There are a number of survival flicks from over in the UK that are pretty good jist google em. I downloaded a bunch and liked them all. 

I recently watched some survival movie where everyone was on a train, and that they were the only humans left. Kinda far fetched but a very good study on social classes and how things are now. 

The hunger games while not directly survival as its about the games show many living in squalor while the haves live lives of excess. Nice parody on our current economic capitalist way of life.


----------



## A Watchman (Sep 14, 2015)

^^^^^^^ As I have said before, It don't get any better than Book of Eli. Many truths are in this glimpse of a post SHTF world.


----------



## Fuser1983 (Jul 8, 2016)

Found this one last night, and it was pretty decent.


----------



## Steve40th (Aug 17, 2016)

My wife and I go through stages of various shows to watch. Well, The Walking Dead came up and we started watching it. Seems like they dont drink much water, and eat fish out of a quarry. I am hoping it shows some survival techniques, which is important as a contingency when prepping isnt enough.


----------



## 1775Firearms (Aug 16, 2016)

### [Information provided]
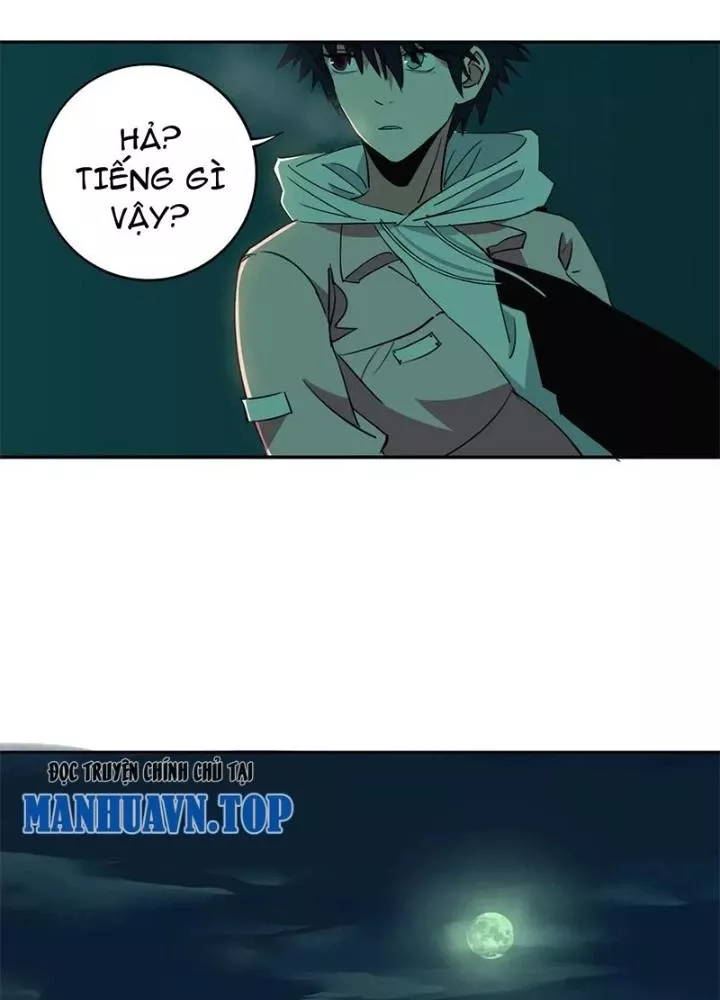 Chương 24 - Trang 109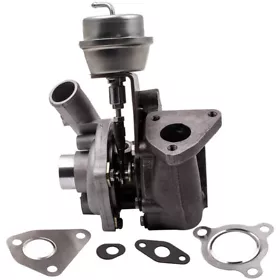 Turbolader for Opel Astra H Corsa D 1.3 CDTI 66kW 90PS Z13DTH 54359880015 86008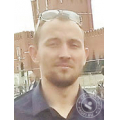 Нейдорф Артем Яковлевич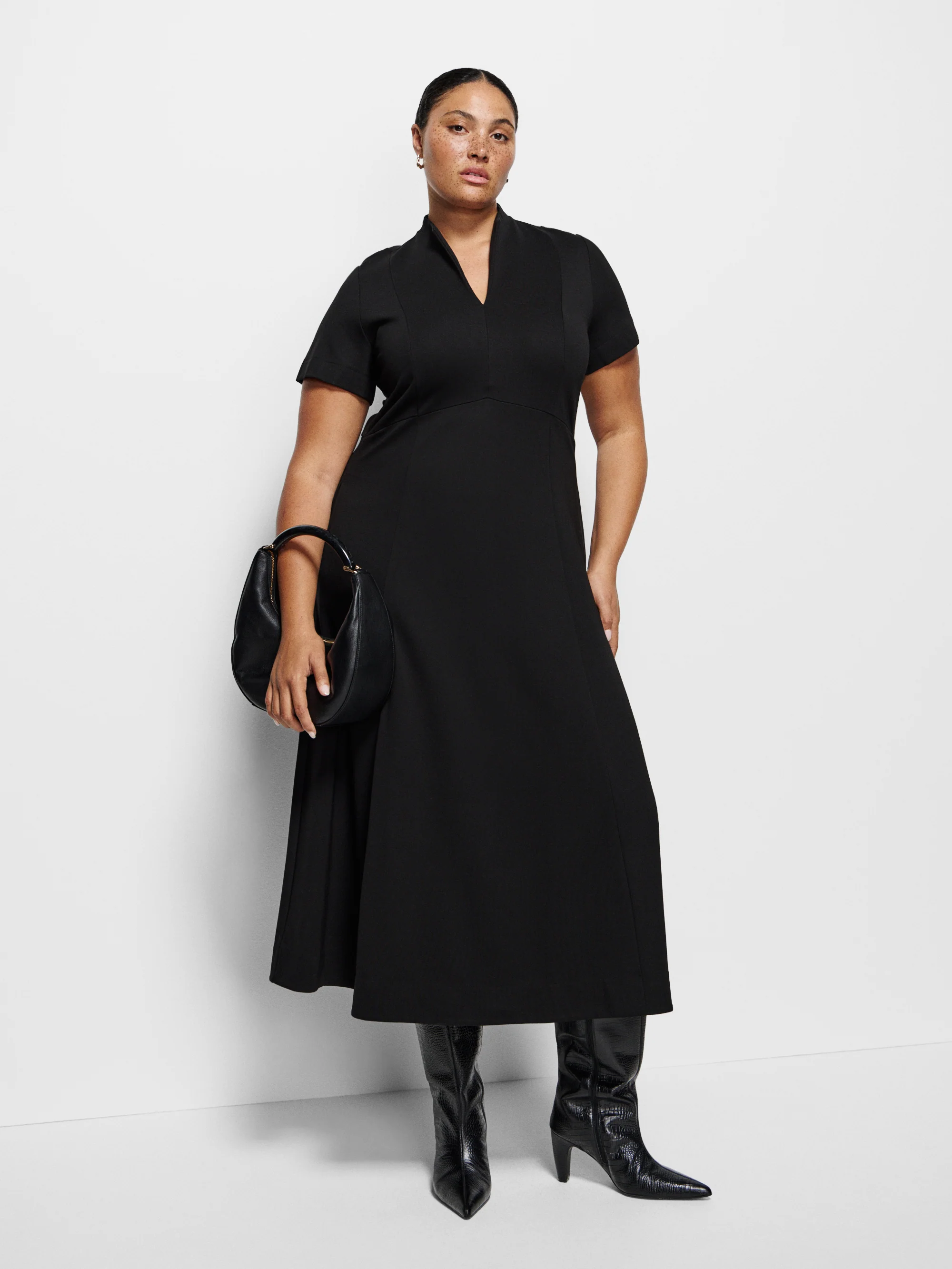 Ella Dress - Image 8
--
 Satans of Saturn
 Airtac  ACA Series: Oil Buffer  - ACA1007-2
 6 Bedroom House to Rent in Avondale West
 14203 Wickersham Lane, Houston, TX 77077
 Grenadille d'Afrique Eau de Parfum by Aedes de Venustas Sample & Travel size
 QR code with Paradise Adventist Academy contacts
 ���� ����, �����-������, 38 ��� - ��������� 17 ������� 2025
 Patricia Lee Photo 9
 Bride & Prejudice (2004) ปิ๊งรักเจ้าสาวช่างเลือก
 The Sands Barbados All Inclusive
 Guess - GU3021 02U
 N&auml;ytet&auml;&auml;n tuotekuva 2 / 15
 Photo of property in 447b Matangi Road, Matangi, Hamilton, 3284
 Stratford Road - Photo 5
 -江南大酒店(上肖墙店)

### [Brief]
In the forum thread on survival films, what reason does Steve40th give for hoping The Walking Dead will show survival techniques? Answer in one to three sentences.

### [Answer area]
Steve40th hopes the show will demonstrate survival techniques because such techniques are important as a contingency when prepping is not enough.